A few minutes after I have posted UTOPE, the HBR October 2012 magazine fluttered on my desk.
It is about Big Data - how vast new streams of data are changing the art of management.
(no question on apophenia aspects ..)
Data streams all around that will radically improve our company's performance ... and no surprise: Data Scientist will be the sexiest job of the 21st century - akin to quants of the 1980s and 1990s.
I am working with machine learning methods since 1990. And I am full of enthusiasm about the developments that have driven the field of data mining. And I have conducted industrial data mining projects that improved products and processes (from ski production to pulp and paper, energy production to metal forming). And I agree that with the availability of Big Data, the insight from complex systems research, machine learning and the availability of the new computing muscles (to make larger simulations), the behavior of interacting agents can be analyzed on a much larger scale - and better managed.
But still, to create knowledge and meaning from data needs special skills - especially when the extracted information shall be computational and understandable.
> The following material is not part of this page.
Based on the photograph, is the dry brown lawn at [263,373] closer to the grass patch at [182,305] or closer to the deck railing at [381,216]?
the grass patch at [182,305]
Rule bases are understandable, but hardly computational. Fuzzy rule bases are both. Often in inverse problems, small perturbations of data lead to horrendous errors - if you not know how to regularize.
What is your problem? Supervised or unsupervised analysis? How do you generalize? Are you capable of transfer learning techniques? Do you transform high-dimensional data into flat maps, like with SOMs (Self Organizing Maps) or create high dimensional parameter spaces from simple trajectories (like with Support Vector Machines)? Or apply neural networks to everything?
I am afraid, a whirlwind of activities is not enough ... we still need to rely on the intelligent combination of analytic and data driven methods and cross-model testing and multi-method approaches.
But no doubt ... a caravan of talented people will follow the call ... Big Data everywhere.